J:z tego co wiem jest tu ten Kamil wiecie który?
L&M:tak
J:a jakby zaczął mnie podrywać?
M:jestem  ciekaw reakcji.
J:ok ja ide go poszukać

Po 7 min szukania znalazłam go.

J:Kamil mam dila dla ciebie
Ka:jakiego?
J:wyjdę na dwór zapalić a ty bdz mnie podrywał zapłacę 150 zł
Ka:no ok
J:dobra to przyjdź za jakieś 10 min na dwór
Ka:ok

Wróciłam do Lexy i Marcina

J:i jak?
L:nadal gadają
M:a u ciebie?
J:ma przyjść za 10 min na dwór

Po 5 min wyszłam na dwór. Kacper mnie zauważył wyjęłam z torebki papierosa i zaczęłam palić. Nagle od tyłu ktoś mnie przytulił. Wiedziałam że to Kamil ponieważ poczułam jego charakterystyczny zapach perfum.

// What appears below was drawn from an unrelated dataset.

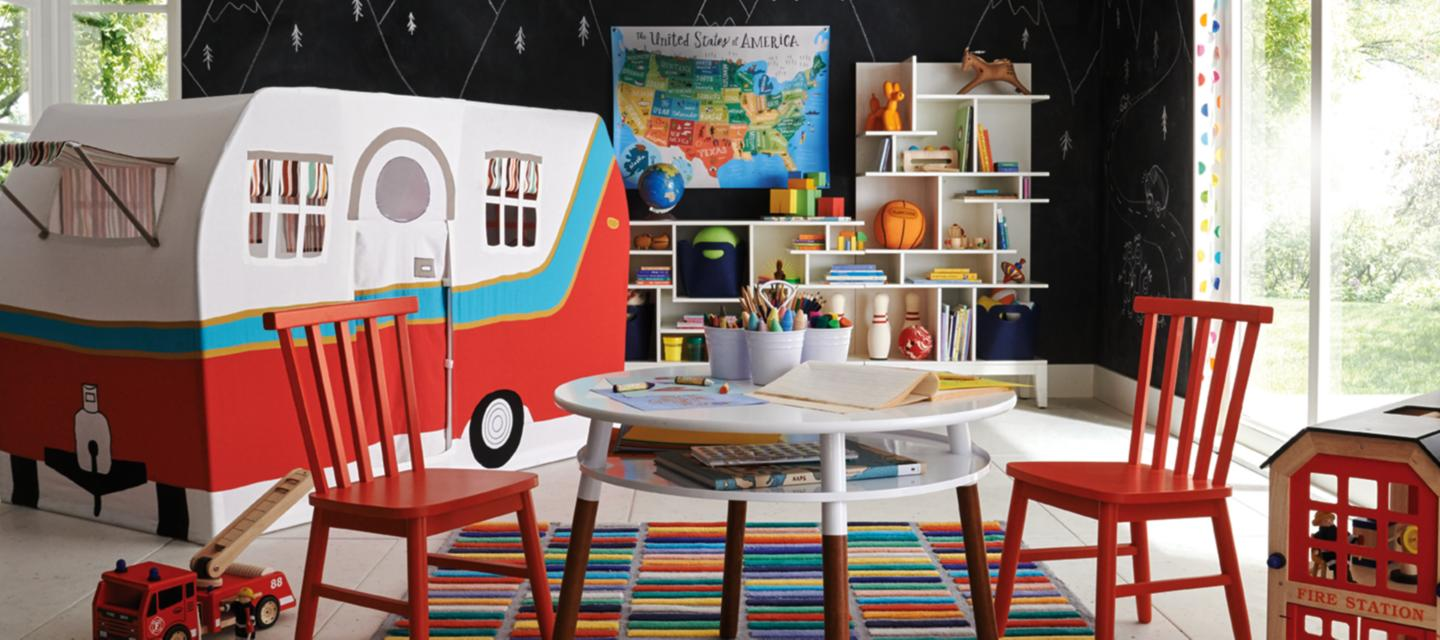 Children S And Kids Room Ideas Designs Inspiration: Kids Playroom Inspiration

Ka:A dlaczego taka piękna pani pali?
J:a muszę odpowiadać na to pytanie?
Ka:jak na damę przystało /zaczął mnie całować po szyi
J:ej ej ej ale pan się nie rozpędza /powiedziałam cicho
Ka:spokojnie
J:A pan Kamil... /nie dokończyłam bo ktoś mi przeszkodził
K:Co TY SOBIE MYŚLISZ?!
J:Ale co ja robię?
K:GÓWNO KURWA
J:PRZEPRASZAM BARDZO TO NIE DO MNIE PRZYCHODZI JAKAŚ LAFIRYNDA
K:ALE...
J:Kacper ja wiem że ty mnie zdradzasz /powiedziałam to co mi na sunęło się na język
K:Kto ci to kurwa powiedział?!
J:CZYLI TO PRAWDA?!!
K:Julka to nie tak
J:A JAK KURWA?!

Odeszłam od niego. Kamil odszedł za mną.

L:Jezu Dżulia co się stało
J:Kacper mnie zdradza z tą lafiryndą
L: a to idiota
J:ja wracam do domu
L&M:Ok
J:Marcin od wieziesz mnie?
M:Jasne
L:ja pojadę z wami

Skip time
15 min

Poszłam odrazu pod prysznic. Kiedy przebrałam się w piżamy wyciągnełem walizkę Kacpra i zaczęłam go pakować. Nie chciałam aby taki ktoś jak on mieszkał pod moim dachem.
Zeszłam z walizką na dół gdzie stał Marcin który kłócił się z tym debilem.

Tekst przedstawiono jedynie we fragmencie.